Una tematica sensibile
La strada del naturale è stata già imboccata da diversi anni da alcune aziende vinicole ticinesi. Una panoramica più generale ci viene data dal direttore di Ticinowine Andrea Conconi: «C’è già chi si sta muovendo in questo campo, ma fare biologico è una filosofia. C’è una grande sensibilità sulla tematica, ma il problema principale in Ticino per questa coltivazione sono le forti precipitazioni». Il settore del biologico, secondo Conconi, è più che aperto e la strada per ottenere vini più puliti è quella giusta. Divergenze di pensiero le troviamo nelle parole del fondatore di «In vino sitis », Shigeru Takahashi, il maggior distributore di vini naturali del Luganese che suo malgrado non esporta vini bio ticinesi: «Vorrei portare ai clienti dei vini nel vero senso territoriale, ma il livello di solforosa che certi usano è troppo alto per la mia linea. Sarà anche per questioni culturali, ma non si osa tanto fare vino naturale come si produce in Francia o in Italia». Chi invece si è attivata per far fronte agli sbalzi d’umore del meteo è Valentina Tamborini, della Tamborini Vini, con un nuovo progetto in attività da pochi anni: «La viticoltura biologica in Canton Ticino è davvero difficile, per questo abbiamo investito su nuovi vitigni, chiamati interspecifici, che sono maggiormente resistenti alle malattie crittogamiche. Con gli interspecifici, che sono degli incroci tra vitis americana e vitis vinifera, il biologico può essere fattibile. La strada giusta è quella della sostenibilità ambientale ». La via del biologico quindi potrebbe essere un valore aggiunto per il nostro cantone e soprattutto per il settore enoturistico.

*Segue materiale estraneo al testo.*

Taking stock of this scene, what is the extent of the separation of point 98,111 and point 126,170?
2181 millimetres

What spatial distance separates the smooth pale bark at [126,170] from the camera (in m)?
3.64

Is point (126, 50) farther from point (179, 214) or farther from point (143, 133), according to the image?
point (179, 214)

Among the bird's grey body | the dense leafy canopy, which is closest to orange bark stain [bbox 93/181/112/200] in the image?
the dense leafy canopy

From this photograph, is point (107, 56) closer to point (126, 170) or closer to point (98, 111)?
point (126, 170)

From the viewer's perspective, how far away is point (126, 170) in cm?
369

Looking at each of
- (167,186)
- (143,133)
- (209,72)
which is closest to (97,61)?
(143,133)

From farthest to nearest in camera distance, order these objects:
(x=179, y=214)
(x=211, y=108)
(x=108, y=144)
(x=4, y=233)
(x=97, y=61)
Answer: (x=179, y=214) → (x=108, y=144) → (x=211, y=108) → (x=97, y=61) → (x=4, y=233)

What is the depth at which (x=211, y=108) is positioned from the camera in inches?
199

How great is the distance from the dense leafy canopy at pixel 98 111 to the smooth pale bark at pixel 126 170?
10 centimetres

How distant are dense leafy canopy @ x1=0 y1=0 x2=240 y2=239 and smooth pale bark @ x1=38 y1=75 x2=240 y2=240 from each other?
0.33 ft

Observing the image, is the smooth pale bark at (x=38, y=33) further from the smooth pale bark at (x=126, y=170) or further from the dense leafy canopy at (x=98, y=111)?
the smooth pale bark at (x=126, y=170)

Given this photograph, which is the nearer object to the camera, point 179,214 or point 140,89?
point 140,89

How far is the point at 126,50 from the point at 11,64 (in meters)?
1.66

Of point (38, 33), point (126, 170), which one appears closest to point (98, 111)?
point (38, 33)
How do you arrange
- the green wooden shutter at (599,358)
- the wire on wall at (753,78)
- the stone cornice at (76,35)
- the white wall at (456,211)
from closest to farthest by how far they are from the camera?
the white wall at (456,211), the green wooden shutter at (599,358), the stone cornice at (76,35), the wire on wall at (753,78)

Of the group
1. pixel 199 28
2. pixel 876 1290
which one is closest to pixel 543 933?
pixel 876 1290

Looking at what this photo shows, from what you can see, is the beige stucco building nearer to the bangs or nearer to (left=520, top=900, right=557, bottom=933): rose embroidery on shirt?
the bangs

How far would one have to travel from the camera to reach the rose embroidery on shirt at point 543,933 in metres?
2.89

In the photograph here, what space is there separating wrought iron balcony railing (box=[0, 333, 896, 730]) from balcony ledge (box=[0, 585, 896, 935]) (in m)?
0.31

Un’arma contro le piogge frequenti
La differenza
«Fare una coltivazione senza pesticidi, quindi senza trattare la vigna, è impossibile perché si ammala - spiega Cristina Monico - Chi fa coltivazione biologica usa rame e zolfo, mentre chi fa viticoltura con produzione integrata utilizza anche prodotti di sintesi. Il vantaggio? Il rame e lo zolfo sono prodotti che hanno solo un effetto di contatto sulla pianta perché vengono lavati via dall’acqua. Con i prodotti di sintesi la sostanza viene assorbita dalla pianta, quindi anche se piove, il prodotto rimane».